For me the most exciting part was the second last room containing projected plans of many major Canadian cities.  Urban planning is something that has begun lately to pique my interest and here the original drawings of Thomas Mawson’s fantastical plan for the Calgary Civic Centre were really something to behold.  For me, the plans had everything going for them.  They were transparently over-ambitious, almost utopian, yet conceivably buildable and arrestingly beautiful.  I resented that they hadn’t been built.  But this is the perennial agony of the architect’s fascination with the utopian.  Utopias simply don’t get built.  Professor Coffman, the supervisor of our program and a magnanimously friendly and knowledgeable guy, made an interesting comment the other day, that the best thinker is not someone who cannot be refuted, but someone who is still around after they have been refuted.  I think this is true about utopias as well.  The overtly fanciful plans for our major cities, the mere existence of which I found surprising, were refuted in their abandonment.  And yet they remain relevant in the aspirations that they communicate.  This is where I found resonance with the exhibit.  The works that Hill selected for the show are alive with an intention that outlives the moment of its genesis, animated by the collective efforts of their creators to establish their vision for our cultural identity.  Unfortunately, the exhibit closes on February 17th.  If I’ve managed to get you interested then I would encourage you to have a look at the incredibly comprehensive catalogue.
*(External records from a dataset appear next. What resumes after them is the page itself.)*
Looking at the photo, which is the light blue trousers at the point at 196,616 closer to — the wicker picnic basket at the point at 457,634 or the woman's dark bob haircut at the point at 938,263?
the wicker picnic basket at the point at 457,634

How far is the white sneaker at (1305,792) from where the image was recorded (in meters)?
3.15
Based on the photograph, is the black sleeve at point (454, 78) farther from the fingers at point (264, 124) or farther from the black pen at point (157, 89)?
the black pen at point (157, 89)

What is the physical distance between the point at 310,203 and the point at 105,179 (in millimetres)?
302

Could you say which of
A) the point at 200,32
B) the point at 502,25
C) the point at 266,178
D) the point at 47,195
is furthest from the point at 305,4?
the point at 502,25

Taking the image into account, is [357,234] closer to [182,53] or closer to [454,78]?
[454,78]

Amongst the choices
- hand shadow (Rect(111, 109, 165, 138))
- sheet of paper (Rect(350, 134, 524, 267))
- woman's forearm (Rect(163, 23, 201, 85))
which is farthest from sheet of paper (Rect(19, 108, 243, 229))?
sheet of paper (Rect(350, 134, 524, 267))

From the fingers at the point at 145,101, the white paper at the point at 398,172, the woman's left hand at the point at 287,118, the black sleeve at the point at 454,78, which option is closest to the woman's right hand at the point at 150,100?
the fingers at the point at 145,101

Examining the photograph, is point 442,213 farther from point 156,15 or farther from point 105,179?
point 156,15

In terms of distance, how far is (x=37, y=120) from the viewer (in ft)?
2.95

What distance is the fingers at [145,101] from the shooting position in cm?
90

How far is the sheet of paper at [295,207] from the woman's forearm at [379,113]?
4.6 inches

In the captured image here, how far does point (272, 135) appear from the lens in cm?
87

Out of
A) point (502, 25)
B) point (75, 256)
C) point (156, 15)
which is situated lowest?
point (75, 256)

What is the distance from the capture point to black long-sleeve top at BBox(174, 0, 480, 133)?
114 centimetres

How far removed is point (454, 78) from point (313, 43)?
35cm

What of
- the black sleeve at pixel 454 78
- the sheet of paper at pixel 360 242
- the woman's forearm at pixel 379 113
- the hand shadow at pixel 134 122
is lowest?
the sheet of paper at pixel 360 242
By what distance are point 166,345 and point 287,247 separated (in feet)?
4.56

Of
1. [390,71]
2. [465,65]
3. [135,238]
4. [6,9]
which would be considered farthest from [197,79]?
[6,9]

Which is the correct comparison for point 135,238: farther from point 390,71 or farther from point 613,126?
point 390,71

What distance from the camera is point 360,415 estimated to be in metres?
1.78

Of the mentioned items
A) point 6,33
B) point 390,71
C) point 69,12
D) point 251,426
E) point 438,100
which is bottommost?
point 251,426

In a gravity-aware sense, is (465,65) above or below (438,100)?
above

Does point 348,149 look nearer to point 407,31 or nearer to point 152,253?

Also soon departing from (but eventually returning to) the NGC is Janet Cardiff’s Forty Part Motet, an audio installation in the reconstructed interior of the Rideau Chapel.  The installation consists of forty speakers encircling the nave of the chapel, each of which plays a single, separately recorded voice and which together deliver the motet in the most comprehensive surround-sound experience going.  Cardiff creates a space of sound, a space that changes shape as you move through it and as the composition progresses.  I was reminded of a book that I think anyone interested in architecture should read: Steen Eiler Rasmussen’s Experiencing Architecture, a reflection on the ways that we can experience a building.  The final chapter is called ‘Hearing Architecture’ and emphasizes the acoustic experience of space.  This is something that, of course, we can’t really cover in any of our classes, where we experience buildings through photographs, drawings, and writings.  But it is the case that a building is not only a visual and material space.  It is also an acoustic space, a space with a shape that is defined by sound.  To see in pictures the monumental vaulting of Notre Dame at Amiens is one thing, but to hear a hymn rise through the piers and wash against the vertiginous sweep of stone is another.  The oversight of acoustic space in my own day to day experience of buildings is one that Cardiff’s installation brought into strong relief.  And so I would say this: when you next take a moment to think about the architectural environment that you’re in, don’t just look at it.  Listen to it.  Think of yourself as being in dialogue with it.  Move around in it and see how it responds.  And when Cardiff’s Forty Part Motet returns to the NGC, go experience it.

Current and Upcoming Events

Three exhibitions are currently running at the CCA, including one on urban planning in Casablanca and Chandigarh.

An exhibit showing the watercolours and sketches of raging Arts and Crafts polemicist John Ruskin opens on February 14th at the NGC.

The Forum lecture series hosted by the Azrieli School of Architecture and Urbanism continues on February 17th at the NGC with a talk by Dorte Mandrup of Copenhagen-based Dorte Mandrup Arkitekter.

Julie Harris of Contentworks Inc. presents a lecture on the history and heritage of Old Ottawa South on February 19th at the Ottawa Public Library Auditorium.